Preferably, carbon nanotubes may be present in the range of about
0.5-20% by weight of the composite. The bipolar plate will has a
decreasing volume resistivity when the content of carbon nanotubes
increases, e.g. lower than 1 ohm-cm when the content of carbon
nanotubes is 5 wt %, and about 0.08 ohm-cm as the content of carbon
nanotubes is 13 wt %.
[0005] U.S. Pat. No. 6,746,627 discloses that composites containing
polyvinylidene fluoride (PVDF) polymer or copolymer and carbon
nanotubes have extraordinary electrical conductivity. PVDF or
PVDF/hexafluoropropylene (HFP) copolymer composites with 13% or
less by weight carbon nanotubes have an improved bulk resistivity.
The PVDF/HFP copolymer has lower crystallinity than PVDF polymer.
The bulk resistivity of the PVDF/HFP composite drops below 1 ohm-cm
at 3.1% nanotube loading and the lowest reported bulk resistivity
observed was 0.072 ohm-cm at 13.3% nanotube loading, which is
within the range of bulk resistivity for a pure carbon nanotube
mat. However, no improvement in bulk resistivity was observed for
PVDF/HFP composites with more than 13.3% nanotube loading. PVDF/HFP
composites with nanotube loadings up to approximately 3% appeared
to have lower bulk resistivities than those of PVDF composites with
the same nanotube loadings. Thus, at low nanotube loading, the
conductivity of a PVDF composite may be improved by using a
PVDF/HFP copolymer, or a lower grade PVDF with less crystallinity,
instead of a pure PVDF polymer.

* * * * *

— WHAT IS ASKED —
**1.** Does the excerpt on carbon nanotube composites support each of these statements? (a) The PVDF/HFP copolymer is more crystalline than PVDF polymer. (b) Raising nanotube loading beyond 13.3% further lowered the bulk resistivity of PVDF/HFP composites. (c) The bulk resistivity of the PVDF/HFP composite falls below 1 ohm-cm at 3.1% nanotube loading. Answer yes or no for each, and quote the deciding words.
**2.** According to the excerpt on carbon nanotube composites, why might a PVDF/HFP copolymer be used instead of pure PVDF polymer at low nanotube loading? Answer in one to three sentences.
**3.** Copy word for word the passage of the excerpt on carbon nanotube composites from "The bulk resistivity" up to and including "pure PVDF polymer.".

— AVAILABLE DATA —
* * * * *

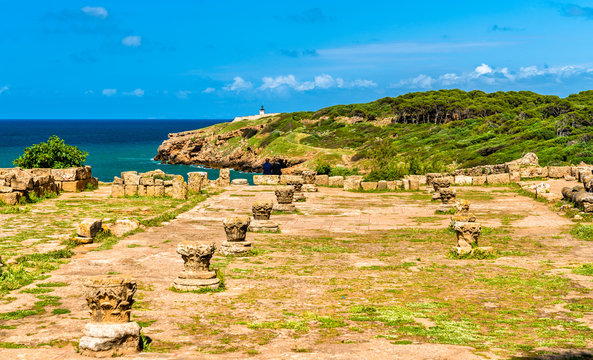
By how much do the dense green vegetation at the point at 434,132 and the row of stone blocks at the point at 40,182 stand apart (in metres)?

* * * * *

— PER-TASK OUTPUTS —
**1.**
(a) No: "The PVDF/HFP copolymer has lower crystallinity than PVDF polymer."
(b) No: "However, no improvement in bulk resistivity was observed for PVDF/HFP composites with more than 13.3% nanotube loading."
(c) Yes: "The bulk resistivity of the PVDF/HFP composite drops below 1 ohm-cm at 3.1% nanotube loading"

**2.** PVDF/HFP composites with nanotube loadings up to about 3% appeared to have lower bulk resistivities than PVDF composites with the same loadings. Because of this, the conductivity of a PVDF composite at low loading may be improved by using the copolymer, or a lower grade PVDF with less crystallinity.

**3.**
The bulk resistivity of the PVDF/HFP composite drops below 1 ohm-cm
at 3.1% nanotube loading and the lowest reported bulk resistivity
observed was 0.072 ohm-cm at 13.3% nanotube loading, which is
within the range of bulk resistivity for a pure carbon nanotube
mat. However, no improvement in bulk resistivity was observed for
PVDF/HFP composites with more than 13.3% nanotube loading. PVDF/HFP
composites with nanotube loadings up to approximately 3% appeared
to have lower bulk resistivities than those of PVDF composites with
the same nanotube loadings. Thus, at low nanotube loading, the
conductivity of a PVDF composite may be improved by using a
PVDF/HFP copolymer, or a lower grade PVDF with less crystallinity,
instead of a pure PVDF polymer.